╭─ RECORDED DATA
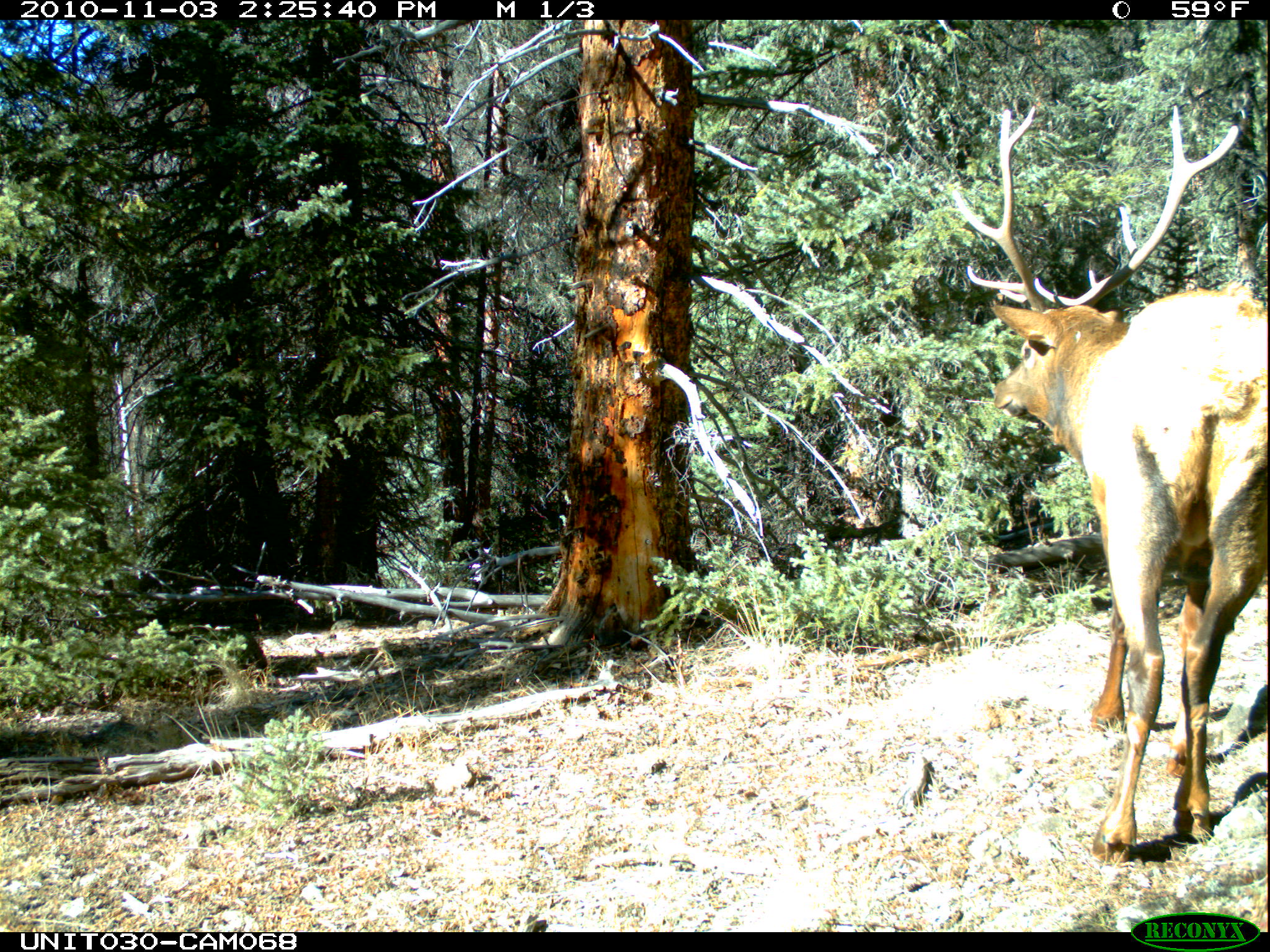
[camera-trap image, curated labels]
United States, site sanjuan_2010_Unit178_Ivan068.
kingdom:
╰─
╭─ RECORDED DATA
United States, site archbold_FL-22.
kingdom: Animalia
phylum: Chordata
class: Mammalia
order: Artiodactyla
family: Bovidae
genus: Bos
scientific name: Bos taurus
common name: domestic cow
╰─
╭─ RECORDED DATA
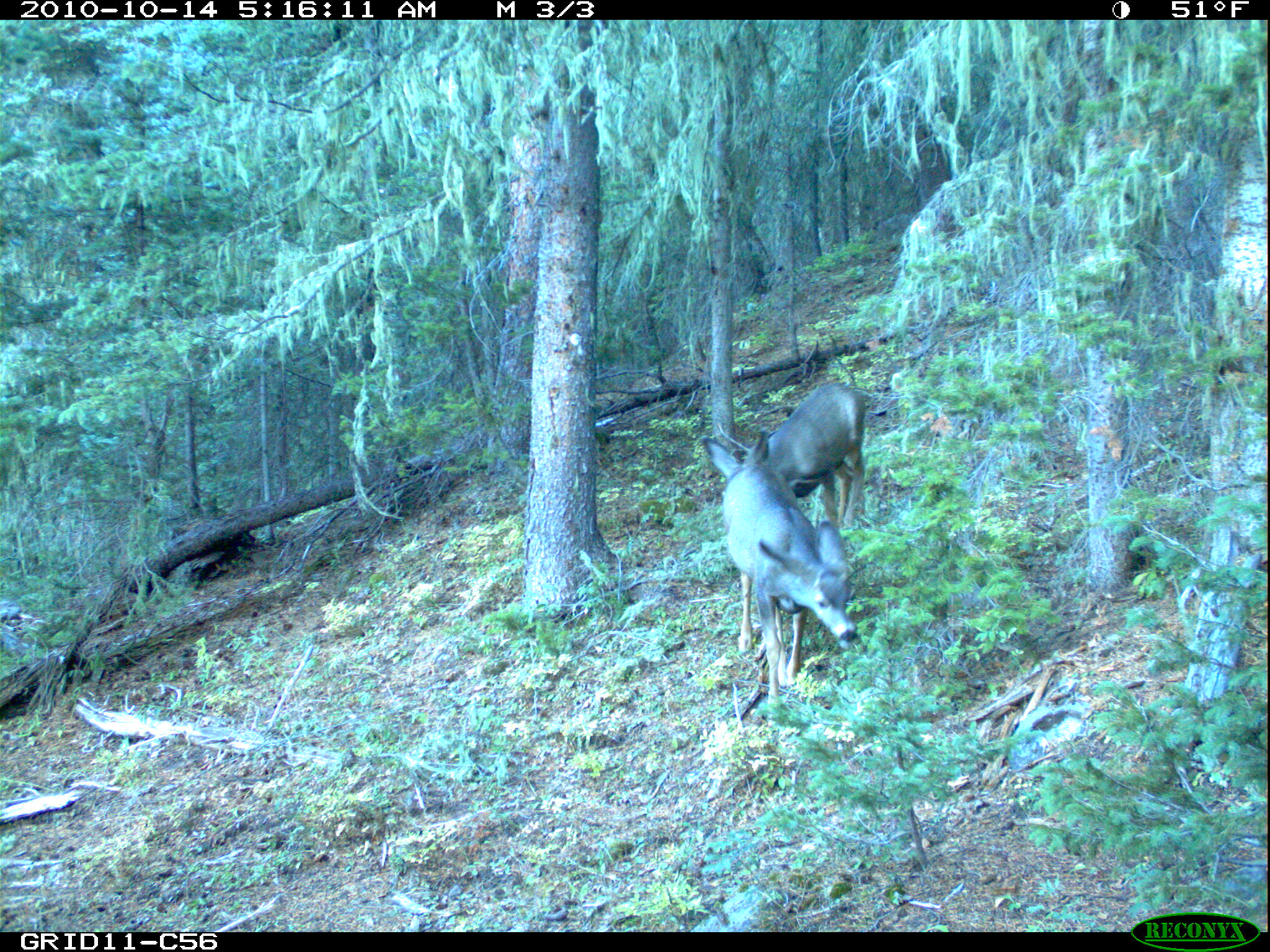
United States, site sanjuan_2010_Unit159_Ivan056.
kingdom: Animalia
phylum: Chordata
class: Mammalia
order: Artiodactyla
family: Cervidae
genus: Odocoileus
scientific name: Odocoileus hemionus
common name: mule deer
╰─
• _WHAT TO WORK ON_
Check each line of the data for the string "United" and state how many lines contain it, without any other output.

• _RESULT OF THE TASK_
3